Thursday, March 1, 2012


When Berlusconi entered politics back in 1993, most people thought that he would do for the Italian economy what Margaret Thatcher did for Britain’s in the 1980’s: namely, modernize it. There was good reason for optimism. With an economy long dominated by family run businesses and government bogged down by corruption, Italy elected Berlusconi knowing that he had created his own wealth by taking on the establishment. As an entrepreneur (he hates to be called a businessman) he built a media empire, a giant construction conglomerate, and resuscitated one of the greatest soccer clubs in the world, A.C. Milan. In a brilliant profile piece in The Atlantic, one of Berlusconi’s former colleagues tells the reporter that Berlusconi got into politics in order to prove his naysayers wrong.

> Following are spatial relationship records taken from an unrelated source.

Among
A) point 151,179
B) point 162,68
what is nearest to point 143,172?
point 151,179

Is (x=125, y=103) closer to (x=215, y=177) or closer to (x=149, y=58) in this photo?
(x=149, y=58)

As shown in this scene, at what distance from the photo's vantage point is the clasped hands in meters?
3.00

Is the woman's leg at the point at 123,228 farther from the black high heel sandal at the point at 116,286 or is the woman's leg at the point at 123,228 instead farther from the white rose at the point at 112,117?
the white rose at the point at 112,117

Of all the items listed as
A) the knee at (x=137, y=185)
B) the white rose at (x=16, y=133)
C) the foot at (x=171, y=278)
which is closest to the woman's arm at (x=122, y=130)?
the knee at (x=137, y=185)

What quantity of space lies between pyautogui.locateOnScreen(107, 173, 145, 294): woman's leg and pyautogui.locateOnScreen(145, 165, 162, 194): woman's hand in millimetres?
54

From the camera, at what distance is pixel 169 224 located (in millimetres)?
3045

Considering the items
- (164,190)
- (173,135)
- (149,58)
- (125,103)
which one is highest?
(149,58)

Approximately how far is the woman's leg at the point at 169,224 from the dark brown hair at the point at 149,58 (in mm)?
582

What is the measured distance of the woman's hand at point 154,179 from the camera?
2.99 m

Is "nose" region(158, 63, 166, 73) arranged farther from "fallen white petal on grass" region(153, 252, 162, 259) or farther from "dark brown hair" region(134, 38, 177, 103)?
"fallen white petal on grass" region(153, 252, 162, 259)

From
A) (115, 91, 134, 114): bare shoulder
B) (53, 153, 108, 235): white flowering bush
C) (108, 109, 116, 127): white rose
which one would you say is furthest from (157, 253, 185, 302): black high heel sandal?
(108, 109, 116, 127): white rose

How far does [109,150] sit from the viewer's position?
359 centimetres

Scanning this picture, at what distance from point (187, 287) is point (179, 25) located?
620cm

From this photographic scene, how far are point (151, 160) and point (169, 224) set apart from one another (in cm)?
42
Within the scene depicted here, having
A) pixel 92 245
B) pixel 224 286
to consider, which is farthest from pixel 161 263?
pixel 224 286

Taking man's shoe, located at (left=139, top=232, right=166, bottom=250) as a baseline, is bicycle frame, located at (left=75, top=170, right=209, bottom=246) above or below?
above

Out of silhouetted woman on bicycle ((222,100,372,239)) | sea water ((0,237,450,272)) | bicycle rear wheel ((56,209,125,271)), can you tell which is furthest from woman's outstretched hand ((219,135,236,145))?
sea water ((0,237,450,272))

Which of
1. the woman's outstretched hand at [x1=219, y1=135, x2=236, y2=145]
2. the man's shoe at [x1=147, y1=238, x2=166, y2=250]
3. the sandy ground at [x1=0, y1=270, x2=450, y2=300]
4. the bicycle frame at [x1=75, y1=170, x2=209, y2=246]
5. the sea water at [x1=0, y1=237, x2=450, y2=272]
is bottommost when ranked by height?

Motivation borne out of wanting to stick it to your detractors does not necessarily foreshadow success, as it turns out. By almost all measures, Berlusconi failed Italy. The big challenges faced by Italy when Berlusconi first became prime minister, like corruption, stagnant growth, an inflexible job market and debt, still bedevil the county. Last summer, besieged by an international bond market that was demanding budget cuts, he seemed incapable of making even small concessions to placate investors. While still ostensibly head of parliament, he has been relegated to playing a ceremonial role. And despite the barrage of negative publicity created by his relationships with young women, he seems to have no shame. He gleefully tells the author of the Atlantic article that he is a “playman,” not a playboy.